Our performance is generally wonderful and getting better.
It has the following weakpoints:
* We allocate a "jnode" per unformatted node in the filesystem. The
traversing of these jnodes consumes more CPU than performing the memcpy
from user space to kernel space when doing large writes. I don't yet
really understand on an intuitive level why this is so, which is a
reflection on my ignorance as it is consistent with stories I have heard
from other implementors of filesystems who found that eliminating per
page structures was an important part of optimizing large writes. We
will fix this by creating a new structure called an extent-node that
will exist on a per extent basis, and this will probably cure the
problem. This will greatly simplify parts of our code for reasons I
won't go into, and it will also take us 6 weeks to do it. I don't think
users should wait for it, and so we will ship without it.
* Our dbench performance was poor, has improved due to coding changes,
and we need to test and analyze again. Perhaps more fixes will be
needed, we can't say yet.
* Our fsync performance is poor. We will pay attention to this next
year, frankly, after we have fully implemented the transactions API. At
that point we will say something like, if you care about fsync
performance you should be using the transactions API and/or sponsoring
us to tune for NVRAM, users will say back "but our legacy apps on
hardware without NVRAM matter!", and we will grudgingly but effectively
tune for this because we care about real users too.;-)
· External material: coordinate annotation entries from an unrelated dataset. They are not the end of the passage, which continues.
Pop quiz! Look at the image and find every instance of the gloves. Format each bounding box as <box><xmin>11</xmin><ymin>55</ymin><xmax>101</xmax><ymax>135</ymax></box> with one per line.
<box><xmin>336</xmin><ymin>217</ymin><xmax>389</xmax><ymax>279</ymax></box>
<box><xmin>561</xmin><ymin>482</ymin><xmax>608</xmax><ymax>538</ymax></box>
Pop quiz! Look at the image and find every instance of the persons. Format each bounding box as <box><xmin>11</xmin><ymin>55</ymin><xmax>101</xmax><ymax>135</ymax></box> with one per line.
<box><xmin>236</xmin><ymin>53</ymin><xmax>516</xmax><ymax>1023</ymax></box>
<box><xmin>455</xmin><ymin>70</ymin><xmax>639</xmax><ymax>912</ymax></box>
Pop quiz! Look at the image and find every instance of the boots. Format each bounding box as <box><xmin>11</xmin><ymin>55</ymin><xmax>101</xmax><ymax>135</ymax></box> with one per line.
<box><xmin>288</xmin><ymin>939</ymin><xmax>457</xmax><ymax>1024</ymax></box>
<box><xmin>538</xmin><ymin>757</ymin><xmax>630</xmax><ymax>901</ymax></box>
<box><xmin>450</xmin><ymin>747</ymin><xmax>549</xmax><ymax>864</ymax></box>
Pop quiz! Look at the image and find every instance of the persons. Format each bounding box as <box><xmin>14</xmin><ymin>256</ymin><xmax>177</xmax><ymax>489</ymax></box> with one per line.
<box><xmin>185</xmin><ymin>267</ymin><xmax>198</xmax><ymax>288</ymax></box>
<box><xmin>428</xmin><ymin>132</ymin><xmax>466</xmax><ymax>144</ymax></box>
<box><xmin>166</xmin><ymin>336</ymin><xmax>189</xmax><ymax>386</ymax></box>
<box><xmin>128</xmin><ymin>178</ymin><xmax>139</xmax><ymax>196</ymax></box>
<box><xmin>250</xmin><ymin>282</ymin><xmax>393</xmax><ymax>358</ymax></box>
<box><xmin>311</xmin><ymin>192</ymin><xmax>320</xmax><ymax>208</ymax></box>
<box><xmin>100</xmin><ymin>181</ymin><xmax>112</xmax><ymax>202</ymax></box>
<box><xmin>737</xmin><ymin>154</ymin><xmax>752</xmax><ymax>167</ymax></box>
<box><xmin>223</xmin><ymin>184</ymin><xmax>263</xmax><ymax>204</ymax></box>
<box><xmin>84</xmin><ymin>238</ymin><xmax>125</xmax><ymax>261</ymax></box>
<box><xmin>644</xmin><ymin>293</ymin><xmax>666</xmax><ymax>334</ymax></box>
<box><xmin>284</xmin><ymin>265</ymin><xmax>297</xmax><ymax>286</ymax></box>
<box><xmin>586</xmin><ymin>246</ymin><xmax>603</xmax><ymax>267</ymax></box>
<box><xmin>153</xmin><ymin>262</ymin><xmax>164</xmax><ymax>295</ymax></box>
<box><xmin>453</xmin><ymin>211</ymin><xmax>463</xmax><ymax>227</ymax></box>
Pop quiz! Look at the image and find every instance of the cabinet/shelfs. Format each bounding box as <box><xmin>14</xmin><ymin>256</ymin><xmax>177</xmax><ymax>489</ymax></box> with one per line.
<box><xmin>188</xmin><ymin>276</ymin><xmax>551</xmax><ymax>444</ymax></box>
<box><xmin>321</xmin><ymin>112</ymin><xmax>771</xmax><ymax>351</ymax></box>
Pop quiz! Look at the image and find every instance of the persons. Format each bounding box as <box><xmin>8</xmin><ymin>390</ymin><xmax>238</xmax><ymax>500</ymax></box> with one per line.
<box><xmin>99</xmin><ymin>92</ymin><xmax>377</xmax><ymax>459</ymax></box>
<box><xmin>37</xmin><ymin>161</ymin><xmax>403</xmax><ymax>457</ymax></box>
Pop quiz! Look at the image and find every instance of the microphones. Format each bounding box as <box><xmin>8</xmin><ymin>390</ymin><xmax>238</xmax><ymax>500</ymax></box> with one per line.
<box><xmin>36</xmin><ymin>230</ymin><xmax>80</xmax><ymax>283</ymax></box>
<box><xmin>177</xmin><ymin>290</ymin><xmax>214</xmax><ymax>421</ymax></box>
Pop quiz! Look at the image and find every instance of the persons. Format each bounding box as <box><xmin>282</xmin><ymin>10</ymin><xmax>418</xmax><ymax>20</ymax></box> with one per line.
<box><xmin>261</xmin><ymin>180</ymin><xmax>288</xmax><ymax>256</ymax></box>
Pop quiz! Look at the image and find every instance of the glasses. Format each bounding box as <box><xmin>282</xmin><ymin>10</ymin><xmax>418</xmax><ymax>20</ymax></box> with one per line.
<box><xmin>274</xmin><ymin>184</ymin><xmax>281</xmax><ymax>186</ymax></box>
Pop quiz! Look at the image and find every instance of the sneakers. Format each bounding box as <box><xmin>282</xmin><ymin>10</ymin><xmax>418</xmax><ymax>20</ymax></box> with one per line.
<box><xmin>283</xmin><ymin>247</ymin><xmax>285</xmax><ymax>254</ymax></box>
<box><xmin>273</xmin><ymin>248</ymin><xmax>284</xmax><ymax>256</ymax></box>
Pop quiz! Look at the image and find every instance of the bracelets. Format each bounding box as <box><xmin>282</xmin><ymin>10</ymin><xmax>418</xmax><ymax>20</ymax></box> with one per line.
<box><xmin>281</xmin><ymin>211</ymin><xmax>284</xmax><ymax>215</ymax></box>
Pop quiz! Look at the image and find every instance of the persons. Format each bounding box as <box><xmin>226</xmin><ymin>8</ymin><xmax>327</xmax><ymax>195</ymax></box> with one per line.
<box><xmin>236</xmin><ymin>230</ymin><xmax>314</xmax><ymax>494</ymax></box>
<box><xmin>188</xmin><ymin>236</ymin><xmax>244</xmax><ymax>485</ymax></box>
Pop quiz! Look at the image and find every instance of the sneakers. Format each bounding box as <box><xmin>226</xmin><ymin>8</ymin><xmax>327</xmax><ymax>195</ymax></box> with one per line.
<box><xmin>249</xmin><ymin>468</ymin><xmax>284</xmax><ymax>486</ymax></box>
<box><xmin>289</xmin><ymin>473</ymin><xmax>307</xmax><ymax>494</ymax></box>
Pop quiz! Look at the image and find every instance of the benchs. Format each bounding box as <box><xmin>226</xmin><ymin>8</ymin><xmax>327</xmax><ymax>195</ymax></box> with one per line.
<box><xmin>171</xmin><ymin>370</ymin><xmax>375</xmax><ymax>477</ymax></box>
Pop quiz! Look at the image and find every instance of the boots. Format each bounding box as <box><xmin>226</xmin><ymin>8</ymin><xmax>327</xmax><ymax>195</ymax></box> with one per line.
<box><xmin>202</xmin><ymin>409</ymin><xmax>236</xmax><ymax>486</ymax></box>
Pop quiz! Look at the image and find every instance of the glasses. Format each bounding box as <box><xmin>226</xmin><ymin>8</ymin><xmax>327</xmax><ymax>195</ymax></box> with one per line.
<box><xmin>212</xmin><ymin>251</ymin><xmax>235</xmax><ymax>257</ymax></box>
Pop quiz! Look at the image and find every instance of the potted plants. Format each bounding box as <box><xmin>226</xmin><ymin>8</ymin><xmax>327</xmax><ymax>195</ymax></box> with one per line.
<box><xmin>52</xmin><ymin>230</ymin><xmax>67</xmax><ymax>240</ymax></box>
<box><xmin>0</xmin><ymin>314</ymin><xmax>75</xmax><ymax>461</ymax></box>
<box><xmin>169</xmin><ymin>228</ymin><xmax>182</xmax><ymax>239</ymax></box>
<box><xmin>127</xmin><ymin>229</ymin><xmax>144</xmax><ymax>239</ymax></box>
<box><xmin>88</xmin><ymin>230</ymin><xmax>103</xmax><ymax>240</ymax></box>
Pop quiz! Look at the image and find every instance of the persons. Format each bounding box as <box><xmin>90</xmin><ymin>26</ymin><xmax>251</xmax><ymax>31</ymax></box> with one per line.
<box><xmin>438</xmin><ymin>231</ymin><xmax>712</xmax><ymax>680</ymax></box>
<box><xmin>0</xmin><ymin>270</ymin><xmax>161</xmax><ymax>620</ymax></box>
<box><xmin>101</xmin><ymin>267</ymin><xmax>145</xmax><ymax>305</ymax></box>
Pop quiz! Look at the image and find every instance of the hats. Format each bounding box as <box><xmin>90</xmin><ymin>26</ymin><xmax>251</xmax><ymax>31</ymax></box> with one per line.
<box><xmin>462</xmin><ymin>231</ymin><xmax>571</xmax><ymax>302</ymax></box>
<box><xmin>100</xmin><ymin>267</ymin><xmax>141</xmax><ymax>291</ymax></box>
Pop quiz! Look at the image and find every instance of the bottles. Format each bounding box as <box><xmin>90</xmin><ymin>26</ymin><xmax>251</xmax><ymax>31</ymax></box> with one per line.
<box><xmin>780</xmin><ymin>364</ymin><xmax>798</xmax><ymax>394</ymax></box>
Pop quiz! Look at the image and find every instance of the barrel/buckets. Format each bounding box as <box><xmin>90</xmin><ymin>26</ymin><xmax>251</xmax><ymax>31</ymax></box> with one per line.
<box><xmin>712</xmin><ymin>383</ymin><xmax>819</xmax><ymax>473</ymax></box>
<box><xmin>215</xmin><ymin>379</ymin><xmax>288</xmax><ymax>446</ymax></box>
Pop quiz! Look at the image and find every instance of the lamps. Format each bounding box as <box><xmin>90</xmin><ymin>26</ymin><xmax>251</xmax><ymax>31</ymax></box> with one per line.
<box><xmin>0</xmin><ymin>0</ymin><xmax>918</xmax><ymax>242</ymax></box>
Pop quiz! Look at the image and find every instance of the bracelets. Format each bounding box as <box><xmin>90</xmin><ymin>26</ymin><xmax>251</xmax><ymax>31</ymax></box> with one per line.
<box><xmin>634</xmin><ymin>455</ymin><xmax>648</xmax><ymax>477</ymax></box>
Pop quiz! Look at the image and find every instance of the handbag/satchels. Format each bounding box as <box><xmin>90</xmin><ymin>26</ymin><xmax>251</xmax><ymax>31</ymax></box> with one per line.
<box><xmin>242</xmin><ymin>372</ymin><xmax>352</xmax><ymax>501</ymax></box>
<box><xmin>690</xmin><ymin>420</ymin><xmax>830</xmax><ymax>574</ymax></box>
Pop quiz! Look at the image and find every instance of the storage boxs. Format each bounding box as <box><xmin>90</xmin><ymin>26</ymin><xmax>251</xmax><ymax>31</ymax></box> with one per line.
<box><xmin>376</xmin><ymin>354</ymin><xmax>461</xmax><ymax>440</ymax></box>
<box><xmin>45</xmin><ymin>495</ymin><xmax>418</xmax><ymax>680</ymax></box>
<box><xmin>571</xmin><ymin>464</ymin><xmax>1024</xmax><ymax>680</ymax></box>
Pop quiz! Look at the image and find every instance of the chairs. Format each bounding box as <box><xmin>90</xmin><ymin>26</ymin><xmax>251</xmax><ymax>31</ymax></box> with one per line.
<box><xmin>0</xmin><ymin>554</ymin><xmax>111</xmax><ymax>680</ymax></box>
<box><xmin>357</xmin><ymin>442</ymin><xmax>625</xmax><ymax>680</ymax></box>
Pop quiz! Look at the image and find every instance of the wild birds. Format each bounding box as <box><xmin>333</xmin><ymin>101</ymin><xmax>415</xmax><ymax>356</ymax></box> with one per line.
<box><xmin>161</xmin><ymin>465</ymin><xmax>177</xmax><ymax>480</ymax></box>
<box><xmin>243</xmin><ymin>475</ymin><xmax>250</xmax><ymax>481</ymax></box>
Nikita recently invented and implemented a clever bit of code that keeps
track of the highest node in the tree that spans a directory, and then
performs repeat lookups within the same directory starting from there
rather than the root. This is a nice answer to those who keep asking
me, wouldn't it be faster to have separate trees for each directory?
Now I have better answer for them --- nice work Nikita. It also has the
nice side effect of reducing spin lock contention on the root node for
4-way SMP.
I am hoping to move my laptop to SuSE 9.0 running reiser4 sometime this
week, and I am hoping we will ask for more outside testers to help us
find bugs at that time. While I have mentioned only the performance
flaws in this email, our overall performance seems to leave little doubt
that the filesystem as-is is far better than V3, and even though it will
get much faster with another year or so of tuning, if now we are the
fastest available on Linux, we should be shipping now (assuming we find
no new bugs in the last round of internal testing).
Benchmarks can be found at http://www.namesys.com/benchmarks.html
As you can see in those benchmarks, in V4 tails IMPROVE performance due
to saving IO transfer time. This is a great improvement over V3, and
generally speaking V4 stomps all over V3 performance. It also scales
better, has plugins, and improves semantics a little bit (big semantic
improvements will be in the next major release not V4).
You'll also notice that we increased the size of the fileset to be more
fair to ext3, and we tested some ext3 configurations Andrew Morton
suggested testing.
--
Hans